Guided Reading – Years 3 – 6
This is taught daily throughout the school for 30 minutes.
Sessions are developed around a whole class guided reading approach. Everybody reads the same text, which is generally the same text as the class novel. On rare occasions there will be some exceptions who may require a different text, for example children with SEND needs. Lessons are developed to deepen understanding of the text studied through focusing on key vocabulary, book talk, and completion of a focused task linked to the reading VIPERS https://www.literacyshedplus.com/en-gb/browse/reading-vipers/general-vipers-resources-. During each lesson one key word from the text will be taught explicitly using the Isabel Beck approach. The children will have opportunity to talk about the word and make links in their knowledge including spelling, etymology, synonyms and antonyms. To develop oracy skills and deepen understanding, book talk questions are provided for children to discuss in pairs, groups or as a class. To end the lesson, a focused response question will be completed independently, in pairs or as a class.
Prosody is taught weekly in Years 3 and 4 and fortnightly in Years 5 and 6.

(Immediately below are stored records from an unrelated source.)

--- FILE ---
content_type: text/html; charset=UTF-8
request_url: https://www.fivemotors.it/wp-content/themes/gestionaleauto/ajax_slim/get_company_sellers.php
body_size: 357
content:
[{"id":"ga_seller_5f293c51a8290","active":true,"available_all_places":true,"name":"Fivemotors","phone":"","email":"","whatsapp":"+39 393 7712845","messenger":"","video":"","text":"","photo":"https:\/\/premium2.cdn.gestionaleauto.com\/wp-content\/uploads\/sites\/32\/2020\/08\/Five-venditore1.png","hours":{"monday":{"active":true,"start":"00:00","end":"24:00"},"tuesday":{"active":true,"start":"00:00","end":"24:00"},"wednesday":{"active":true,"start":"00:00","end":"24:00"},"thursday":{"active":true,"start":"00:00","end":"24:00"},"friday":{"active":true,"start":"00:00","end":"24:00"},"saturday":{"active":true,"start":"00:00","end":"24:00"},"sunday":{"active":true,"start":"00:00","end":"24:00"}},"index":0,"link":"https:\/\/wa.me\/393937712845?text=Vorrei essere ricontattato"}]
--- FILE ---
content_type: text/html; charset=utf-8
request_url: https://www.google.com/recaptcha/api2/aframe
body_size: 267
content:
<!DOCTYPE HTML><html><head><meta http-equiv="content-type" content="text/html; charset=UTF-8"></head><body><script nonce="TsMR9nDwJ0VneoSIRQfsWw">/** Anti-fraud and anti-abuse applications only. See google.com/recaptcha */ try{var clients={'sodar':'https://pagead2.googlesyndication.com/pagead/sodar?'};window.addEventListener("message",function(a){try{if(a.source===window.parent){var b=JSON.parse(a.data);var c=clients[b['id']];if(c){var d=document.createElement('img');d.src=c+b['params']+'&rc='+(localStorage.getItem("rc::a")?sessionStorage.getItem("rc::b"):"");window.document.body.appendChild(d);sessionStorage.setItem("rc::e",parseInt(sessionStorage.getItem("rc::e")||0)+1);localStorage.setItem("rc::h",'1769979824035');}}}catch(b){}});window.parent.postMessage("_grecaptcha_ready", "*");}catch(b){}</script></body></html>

Every class will have daily class novel time to promote Reading for Pleasure and reading stamina. Books are carefully chosen to include a range of authors – contemporary and classic. Books are also chosen to develop the children’s understanding of the world. Where possible texts will be selected to compliment the class theme. In Foundation and Key Stage 1, teachers will use class novel time to develop the children’s visualising skill. Teachers will actively teach children how to visualise aspects of the text, encouraging the children to close their eyes and discussing what they are visualising. In Ladybirds and Year 1 class novel time is also used to develop reading skills, such as retrieval, inference and prediction.

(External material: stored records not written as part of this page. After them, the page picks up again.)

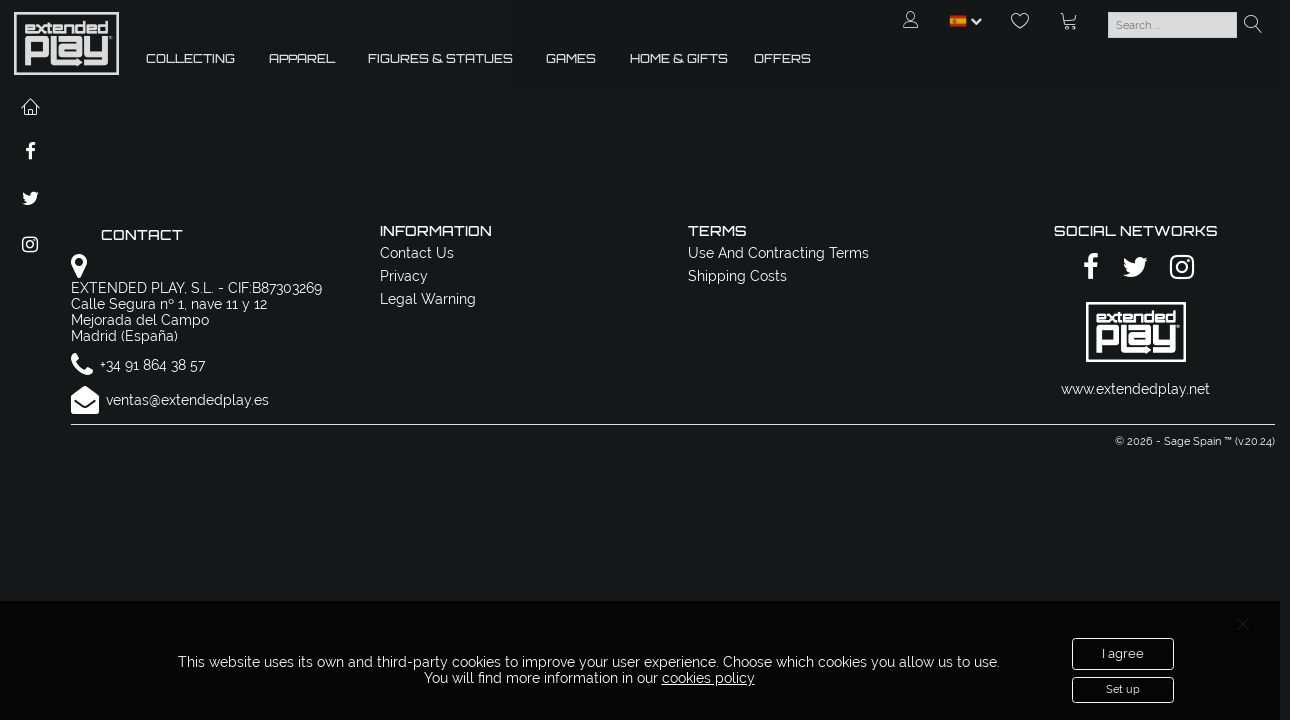

--- FILE ---
content_type: text/javascript
request_url: https://www.extendedplay.net/Scripts/ng-zoompan.js
body_size: 1131
content:
/*!
	ZoomPan
	license: MIT
*/
var zoomPan =
	angular.module('ngZoompan',[]);
	
/*
***************************************
***********ZOOMPAN DIRECTIVE**************
***************************************
*/
zoomPan.directive('ngZoompan', function($window) {

	function link(scope, element, attrs) {

		//SETUP

		var frame, image, zoomlvl, fWidth, fHeight, rect, rootDoc, offsetL, offsetT, xPosition, yPosition, pan;
		//Template has loaded, grab elements.
        scope.$watch('$viewContentLoaded', function()
        {
           frame = angular.element(document.querySelector("#"+scope.frame))[0];
           image = angular.element(document.querySelector("#"+scope.img))[0];
           
           zoomlvl = (scope.zoomlvl === undefined) ? "2.5" : scope.zoomlvl
        });



		//MOUSE TRACKER OVER IMG
		scope.trackMouse = function($event) {
					
			fWidth = frame.clientWidth;
			fHeight = frame.clientHeight;
			
			rect = frame.getBoundingClientRect();
			rootDoc = frame.ownerDocument.documentElement;
			
			//calculate the offset of the frame from the top and left of the document
			offsetT = rect.top + $window.pageYOffset - rootDoc.clientTop
			offsetL = rect.left + $window.pageXOffset - rootDoc.clientLeft

			//calculate current cursor position inside the frame, as a percentage
			xPosition = (($event.pageX - offsetL) / fWidth) * 100
			yPosition = (($event.pageY - offsetT) / fHeight) * 100

			pan = xPosition + "% " + yPosition + "% 0";
			image.style.transformOrigin = pan;

		}
        
		//MOUSE OVER | ZOOM-IN
		element.on('mouseover', function(event) {
			image.style.transform = 'scale('+zoomlvl+')'
		})

		//MOUSE OUT | ZOOM-OUT
		element.on('mouseout', function(event) {
			image.style.transform = 'scale(1)'
		})


	}

	return {
        restrict: 'EA',
        replace: true,
		scope: {
			src: '@',
			frame: '@',
			img: '@',
			zoomlvl: '@'
		},
        template: [
			'<div id="{{ frame }}" class="zoomPanFrame" >',
            '<img id="{{ img }}" class="zoomPanImage" ng-src= "{{ src }}" ng-mousemove="trackMouse($event)" />',
			'</div>'
		].join(''),
		link: link
	};
});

Children are encouraged to read at home regularly – 5 times each week which is recorded in their planner. During the week, time is provided for children to select a book from the library. Children have their reading book and planner on their desk throughout the day and are encouraged to read whenever there is an opportunity. In foundation and Year 1, children take home graphemes and words linked to the their reading practice book. Once a week they take the book home to share progress, this is alongside a RfP book from the library.
Reading for Pleasure
Throughout the year we celebrate World Book Day, hold termly book swaps, Scholastic book fairs and plan trips to the library to foster a love of books and reading. In school we promote it through ‘Author of the term’ displays, copies of the the covers of the books read around the door. To show that everybody is a reader, staff have a sign showing what they are currently reading for pleasure which is updated regularly. We also hold a book swap each term. Each term a reading champion is chosen from each class – this person may have shown great motivation, enthusiasm for reading, or increased contribution in class or progress. Children are actively encouraged to pick up a book whenever possible and read for pleasure in the dedicated reading zones around the school. To promote RfP at home each class has a ‘Red Reading Rucksack’ which is taken home by two children each week. Each rucksack contains a variety of reading material to appeal to all children. To encourage children to read a wide range of authors and genres, we display and promote our ‘70 books to read before you leave’ selection which is on view in the library and the children record the books they have read in their individual passports.
This intervention programme is for children in Years 4, 5 and 6. Three, twenty minute sessions are built into the timetable in addition to the daily reading lessons. Every child accesses this unless they are unable to because of their additional needs.